[EXERCISE GOAL] Find the line that contains "Among the selections". Output it and every line after it to the end of the records, exactly as they appear.

[DATASET EXCERPTS]
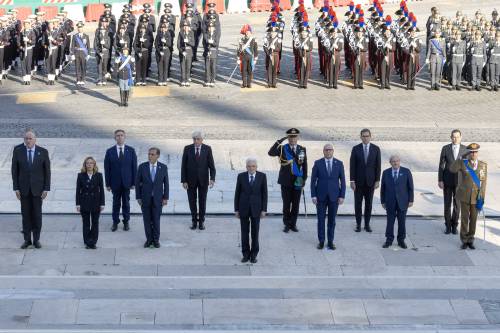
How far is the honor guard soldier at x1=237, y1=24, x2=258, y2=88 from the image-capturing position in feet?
94.9

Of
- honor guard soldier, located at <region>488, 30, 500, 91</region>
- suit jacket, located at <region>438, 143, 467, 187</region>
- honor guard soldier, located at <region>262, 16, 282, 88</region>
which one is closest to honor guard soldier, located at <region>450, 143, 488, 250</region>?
suit jacket, located at <region>438, 143, 467, 187</region>

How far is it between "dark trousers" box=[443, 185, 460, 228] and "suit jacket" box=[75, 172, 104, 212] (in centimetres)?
510

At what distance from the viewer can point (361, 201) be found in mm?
18438

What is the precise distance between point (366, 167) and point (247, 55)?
37.0 ft

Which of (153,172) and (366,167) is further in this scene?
(366,167)

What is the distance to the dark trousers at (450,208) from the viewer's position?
60.1ft

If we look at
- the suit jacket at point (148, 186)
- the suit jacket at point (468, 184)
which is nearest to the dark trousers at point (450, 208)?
the suit jacket at point (468, 184)

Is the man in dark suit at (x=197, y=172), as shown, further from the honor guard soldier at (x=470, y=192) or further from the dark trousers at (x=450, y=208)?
the honor guard soldier at (x=470, y=192)

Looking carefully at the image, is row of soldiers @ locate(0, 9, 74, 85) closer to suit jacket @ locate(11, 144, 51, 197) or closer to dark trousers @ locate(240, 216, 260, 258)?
suit jacket @ locate(11, 144, 51, 197)

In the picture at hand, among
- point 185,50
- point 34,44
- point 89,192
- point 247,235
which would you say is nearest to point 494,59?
point 185,50

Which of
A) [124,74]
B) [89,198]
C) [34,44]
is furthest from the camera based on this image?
[34,44]

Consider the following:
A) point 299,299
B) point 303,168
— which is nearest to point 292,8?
point 303,168

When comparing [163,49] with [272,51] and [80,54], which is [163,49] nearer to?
[80,54]

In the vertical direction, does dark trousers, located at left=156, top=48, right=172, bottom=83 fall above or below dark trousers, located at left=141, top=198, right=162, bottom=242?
above
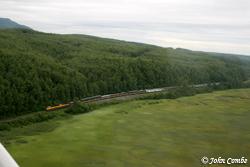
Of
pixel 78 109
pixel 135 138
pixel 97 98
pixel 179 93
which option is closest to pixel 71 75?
pixel 97 98

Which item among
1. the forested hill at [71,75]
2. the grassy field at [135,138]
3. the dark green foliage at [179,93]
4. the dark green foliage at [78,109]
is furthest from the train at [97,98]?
the grassy field at [135,138]

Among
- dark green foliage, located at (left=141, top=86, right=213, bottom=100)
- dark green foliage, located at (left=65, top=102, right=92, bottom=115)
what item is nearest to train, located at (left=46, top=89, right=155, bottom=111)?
dark green foliage, located at (left=65, top=102, right=92, bottom=115)

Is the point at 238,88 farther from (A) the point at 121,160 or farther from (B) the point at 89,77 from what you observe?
(A) the point at 121,160

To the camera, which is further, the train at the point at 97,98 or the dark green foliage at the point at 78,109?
the train at the point at 97,98

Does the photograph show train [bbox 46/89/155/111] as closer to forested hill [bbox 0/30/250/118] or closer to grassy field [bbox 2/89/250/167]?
forested hill [bbox 0/30/250/118]

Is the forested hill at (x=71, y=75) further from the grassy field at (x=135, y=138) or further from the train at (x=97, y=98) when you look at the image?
the grassy field at (x=135, y=138)

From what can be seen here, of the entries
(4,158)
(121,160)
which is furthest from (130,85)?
(4,158)
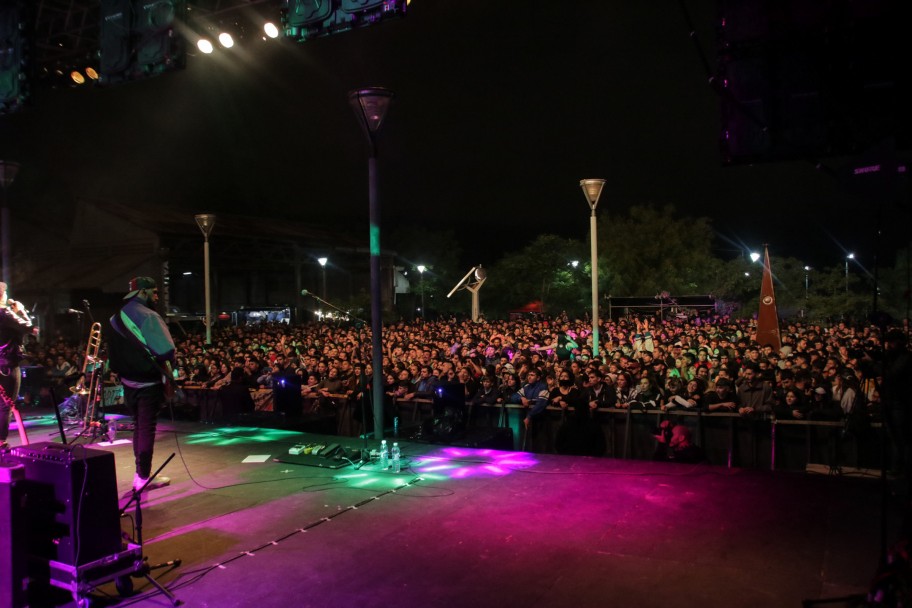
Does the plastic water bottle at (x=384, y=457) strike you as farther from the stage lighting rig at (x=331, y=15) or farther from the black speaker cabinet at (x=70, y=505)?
the stage lighting rig at (x=331, y=15)

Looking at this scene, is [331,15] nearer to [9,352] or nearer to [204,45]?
[204,45]

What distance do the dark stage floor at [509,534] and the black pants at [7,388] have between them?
4.03ft

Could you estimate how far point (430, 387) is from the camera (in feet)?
33.0

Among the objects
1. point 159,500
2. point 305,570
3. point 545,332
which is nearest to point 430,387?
point 159,500

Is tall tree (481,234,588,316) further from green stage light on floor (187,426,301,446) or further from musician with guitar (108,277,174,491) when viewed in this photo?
musician with guitar (108,277,174,491)

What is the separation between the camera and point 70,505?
3.42 metres

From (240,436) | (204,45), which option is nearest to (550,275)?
(204,45)

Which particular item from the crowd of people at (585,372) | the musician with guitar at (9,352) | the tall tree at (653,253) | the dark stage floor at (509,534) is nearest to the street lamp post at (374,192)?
the crowd of people at (585,372)

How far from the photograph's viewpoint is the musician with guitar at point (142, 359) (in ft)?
16.5

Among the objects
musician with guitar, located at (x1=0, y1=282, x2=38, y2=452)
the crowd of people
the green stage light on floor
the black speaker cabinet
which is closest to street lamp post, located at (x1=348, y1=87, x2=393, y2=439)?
the crowd of people

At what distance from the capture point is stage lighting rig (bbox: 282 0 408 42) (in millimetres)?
7164

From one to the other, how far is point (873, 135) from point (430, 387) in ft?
21.5

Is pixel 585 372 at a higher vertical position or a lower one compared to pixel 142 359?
lower

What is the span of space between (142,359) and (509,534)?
307cm
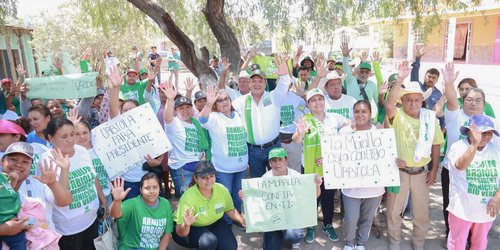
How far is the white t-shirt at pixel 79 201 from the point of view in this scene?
3.16 m

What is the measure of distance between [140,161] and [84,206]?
3.28 ft

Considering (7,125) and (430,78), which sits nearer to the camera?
(7,125)

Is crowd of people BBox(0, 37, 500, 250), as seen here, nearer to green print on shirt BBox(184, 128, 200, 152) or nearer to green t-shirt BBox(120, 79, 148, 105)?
green print on shirt BBox(184, 128, 200, 152)

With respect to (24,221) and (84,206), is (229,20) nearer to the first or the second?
(84,206)

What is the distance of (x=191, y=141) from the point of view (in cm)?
460

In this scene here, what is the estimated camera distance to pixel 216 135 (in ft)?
14.7

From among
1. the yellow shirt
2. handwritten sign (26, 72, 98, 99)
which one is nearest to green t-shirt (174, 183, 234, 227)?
the yellow shirt

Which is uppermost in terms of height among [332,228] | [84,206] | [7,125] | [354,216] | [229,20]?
[229,20]

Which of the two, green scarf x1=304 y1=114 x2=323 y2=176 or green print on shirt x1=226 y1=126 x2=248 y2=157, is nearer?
green scarf x1=304 y1=114 x2=323 y2=176

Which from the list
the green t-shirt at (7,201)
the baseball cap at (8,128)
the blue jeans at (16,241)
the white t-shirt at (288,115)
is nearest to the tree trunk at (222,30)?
the white t-shirt at (288,115)

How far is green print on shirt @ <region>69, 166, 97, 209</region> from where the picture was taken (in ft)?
10.4

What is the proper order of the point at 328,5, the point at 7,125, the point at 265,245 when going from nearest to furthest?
the point at 7,125
the point at 265,245
the point at 328,5

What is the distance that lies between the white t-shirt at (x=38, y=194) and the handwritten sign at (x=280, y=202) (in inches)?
70.3

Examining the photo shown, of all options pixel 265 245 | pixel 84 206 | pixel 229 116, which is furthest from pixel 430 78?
pixel 84 206
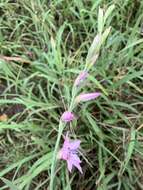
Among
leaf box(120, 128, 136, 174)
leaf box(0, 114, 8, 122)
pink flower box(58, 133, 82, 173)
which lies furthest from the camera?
leaf box(0, 114, 8, 122)

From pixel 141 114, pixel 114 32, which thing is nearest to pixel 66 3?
pixel 114 32

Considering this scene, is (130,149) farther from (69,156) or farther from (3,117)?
(3,117)

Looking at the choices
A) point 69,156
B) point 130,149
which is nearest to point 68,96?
point 130,149

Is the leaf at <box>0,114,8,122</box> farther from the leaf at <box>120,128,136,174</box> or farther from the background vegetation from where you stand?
the leaf at <box>120,128,136,174</box>

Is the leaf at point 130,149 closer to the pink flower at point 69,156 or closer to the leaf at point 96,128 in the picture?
the leaf at point 96,128

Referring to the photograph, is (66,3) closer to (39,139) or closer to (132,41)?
(132,41)

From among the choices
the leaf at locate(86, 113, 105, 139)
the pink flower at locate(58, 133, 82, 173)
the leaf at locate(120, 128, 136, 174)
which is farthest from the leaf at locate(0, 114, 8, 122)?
the pink flower at locate(58, 133, 82, 173)

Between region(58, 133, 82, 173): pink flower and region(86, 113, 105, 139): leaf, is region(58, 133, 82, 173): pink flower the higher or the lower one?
the higher one

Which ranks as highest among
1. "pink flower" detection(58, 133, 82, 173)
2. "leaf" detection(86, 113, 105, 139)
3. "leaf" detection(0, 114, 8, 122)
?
"pink flower" detection(58, 133, 82, 173)

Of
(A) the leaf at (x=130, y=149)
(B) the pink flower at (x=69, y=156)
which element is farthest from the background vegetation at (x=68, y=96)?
(B) the pink flower at (x=69, y=156)
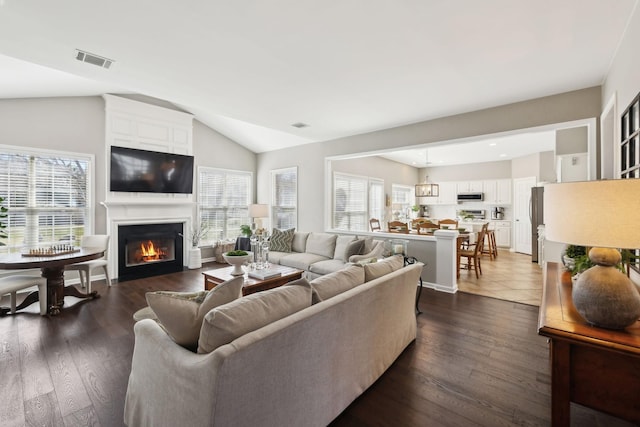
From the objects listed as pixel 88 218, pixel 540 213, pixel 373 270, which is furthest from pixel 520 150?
pixel 88 218

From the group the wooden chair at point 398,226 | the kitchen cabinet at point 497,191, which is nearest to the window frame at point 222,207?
the wooden chair at point 398,226

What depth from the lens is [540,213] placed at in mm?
6547

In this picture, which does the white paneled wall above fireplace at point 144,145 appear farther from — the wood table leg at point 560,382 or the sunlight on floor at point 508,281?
the wood table leg at point 560,382

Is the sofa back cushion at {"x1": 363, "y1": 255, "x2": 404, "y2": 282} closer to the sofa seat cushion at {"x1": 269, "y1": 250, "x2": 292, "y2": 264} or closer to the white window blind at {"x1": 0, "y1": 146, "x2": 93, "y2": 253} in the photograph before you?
the sofa seat cushion at {"x1": 269, "y1": 250, "x2": 292, "y2": 264}

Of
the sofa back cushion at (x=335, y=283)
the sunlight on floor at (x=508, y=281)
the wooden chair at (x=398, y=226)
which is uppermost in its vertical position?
the wooden chair at (x=398, y=226)

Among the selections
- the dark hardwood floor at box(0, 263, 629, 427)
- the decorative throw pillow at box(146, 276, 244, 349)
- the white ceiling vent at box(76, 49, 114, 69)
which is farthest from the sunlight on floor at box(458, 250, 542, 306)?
the white ceiling vent at box(76, 49, 114, 69)

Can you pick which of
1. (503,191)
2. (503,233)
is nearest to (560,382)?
(503,233)

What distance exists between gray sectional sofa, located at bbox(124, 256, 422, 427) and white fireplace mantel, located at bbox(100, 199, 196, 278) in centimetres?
420

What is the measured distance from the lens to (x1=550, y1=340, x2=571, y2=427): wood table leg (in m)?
1.27

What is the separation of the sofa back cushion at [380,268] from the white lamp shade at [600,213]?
127 cm

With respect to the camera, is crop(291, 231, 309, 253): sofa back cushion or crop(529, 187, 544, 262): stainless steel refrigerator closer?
crop(291, 231, 309, 253): sofa back cushion

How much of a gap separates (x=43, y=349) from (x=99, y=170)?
3.30m

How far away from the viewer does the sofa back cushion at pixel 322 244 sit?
4.93 meters

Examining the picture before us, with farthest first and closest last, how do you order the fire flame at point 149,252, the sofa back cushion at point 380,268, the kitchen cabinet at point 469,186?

[EXPECTED ANSWER]
Among the selections
- the dark hardwood floor at box(0, 263, 629, 427)
- the decorative throw pillow at box(146, 276, 244, 349)
- the white ceiling vent at box(76, 49, 114, 69)
which is farthest from the sunlight on floor at box(458, 250, 542, 306)?
the white ceiling vent at box(76, 49, 114, 69)

Can you pick which of
1. (503,191)
2. (503,233)
is nearest to (560,382)?
(503,233)

What distance exists between gray sectional sofa, located at bbox(124, 256, 422, 427) and white fireplace mantel, located at bbox(100, 199, 196, 278) in centimetres?
420

What is the measured distance from the lens to (x1=550, y1=340, x2=571, y2=427): wood table leg (in m)?
1.27

What is the separation of the sofa back cushion at [380,268] from the white lamp shade at [600,213]?
127 cm

With respect to the camera, is crop(291, 231, 309, 253): sofa back cushion or crop(529, 187, 544, 262): stainless steel refrigerator closer?
crop(291, 231, 309, 253): sofa back cushion

How much of a gap separates (x=43, y=349) from (x=99, y=170)?
3.30m

How far away from the viewer does the sofa back cushion at pixel 322 244 sit?
4.93 meters

Examining the picture before us, with farthest first and closest last, how do you order the fire flame at point 149,252, the sofa back cushion at point 380,268, the kitchen cabinet at point 469,186?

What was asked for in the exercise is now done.